Magalhães was not a defendant in any criminal case at the time.
The publication also reported that Ivo conducted surveillance operations in Florida without a U.S. judicial warrant — practices that, if confirmed, could implicate provisions of U.S. federal law governing foreign law enforcement activities and false statements to federal authorities.
Sociedad Media has not independently verified those specific allegations. The Brazilian Federal Police did not respond to requests for comment from A Investigação or other outlets before publication.
Washington’s Position
The State Department’s decision to expel a foreign law enforcement officer embedded within a U.S. federal agency is unusual and carries significant diplomatic weight. It is also consistent with the posture the Trump administration has taken throughout the Ramagem affair: treating Brazil’s prosecution of Bolsonaro-era officials as politically motivated persecution rather than a legitimate criminal proceeding.
Trump previously sanctioned members of the Brazilian judiciary involved in the Bolsonaro case and framed Brazil’s tariff situation in part around the prosecution of a conservative ally.
His administration’s handling of the Ramagem case — releasing a convicted fugitive from ICE custody within 48 hours and now expelling the Brazilian officer who helped put him there — reflects an alignment of political interest with Bolsonaro’s network in Florida that Brasília has been unable to counteract through formal legal channels.
Ramagem’s asylum application remains pending. Brazil’s extradition request, filed with the State Department on December 30, 2025, remains unanswered.
What Comes Next
With Marcelo Ivo’s departure, Brazil loses its primary institutional foothold within the U.S. immigration enforcement system. The expulsion effectively closes the operational channel through which Brasília has been attempting to press its case against Ramagem on American soil.
Whether the Brazilian government will seek to replace Ivo in his liaison role — or whether the Trump administration would accept a replacement — is unclear.

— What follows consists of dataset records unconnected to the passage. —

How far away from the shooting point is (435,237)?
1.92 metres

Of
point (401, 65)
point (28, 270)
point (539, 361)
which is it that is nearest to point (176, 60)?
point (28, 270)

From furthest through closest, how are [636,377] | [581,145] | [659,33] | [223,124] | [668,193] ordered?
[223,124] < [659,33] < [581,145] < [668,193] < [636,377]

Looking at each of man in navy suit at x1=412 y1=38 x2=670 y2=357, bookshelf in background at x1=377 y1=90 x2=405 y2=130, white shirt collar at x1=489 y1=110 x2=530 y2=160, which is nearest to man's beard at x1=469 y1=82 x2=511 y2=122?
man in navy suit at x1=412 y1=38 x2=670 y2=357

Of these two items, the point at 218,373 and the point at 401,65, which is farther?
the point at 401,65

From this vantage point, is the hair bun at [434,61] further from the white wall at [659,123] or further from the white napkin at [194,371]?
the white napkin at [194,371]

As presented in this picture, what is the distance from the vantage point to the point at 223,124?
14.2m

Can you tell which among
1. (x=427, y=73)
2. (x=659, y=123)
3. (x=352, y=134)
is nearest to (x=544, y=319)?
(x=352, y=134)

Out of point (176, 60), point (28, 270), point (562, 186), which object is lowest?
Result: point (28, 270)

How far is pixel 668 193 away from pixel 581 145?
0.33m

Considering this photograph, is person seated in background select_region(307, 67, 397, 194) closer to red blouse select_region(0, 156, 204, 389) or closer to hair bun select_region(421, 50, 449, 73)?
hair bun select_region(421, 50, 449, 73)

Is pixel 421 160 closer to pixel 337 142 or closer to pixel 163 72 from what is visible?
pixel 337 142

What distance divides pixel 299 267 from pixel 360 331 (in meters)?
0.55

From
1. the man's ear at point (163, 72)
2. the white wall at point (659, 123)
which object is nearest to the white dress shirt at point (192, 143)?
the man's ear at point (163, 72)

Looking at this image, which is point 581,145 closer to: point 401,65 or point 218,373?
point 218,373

The broader question of Ramagem’s legal status in the United States remains entirely unresolved: an active asylum claim, an unanswered extradition treaty, and an administration whose ideological sympathies are not with the government making the request.
Brazil holds presidential elections in October 2026. The handling of the Ramagem case will continue to be read in Brasília — and across Latin America — as a reliable indicator of how far Washington’s solidarity with Bolsonaro’s political movement actually extends.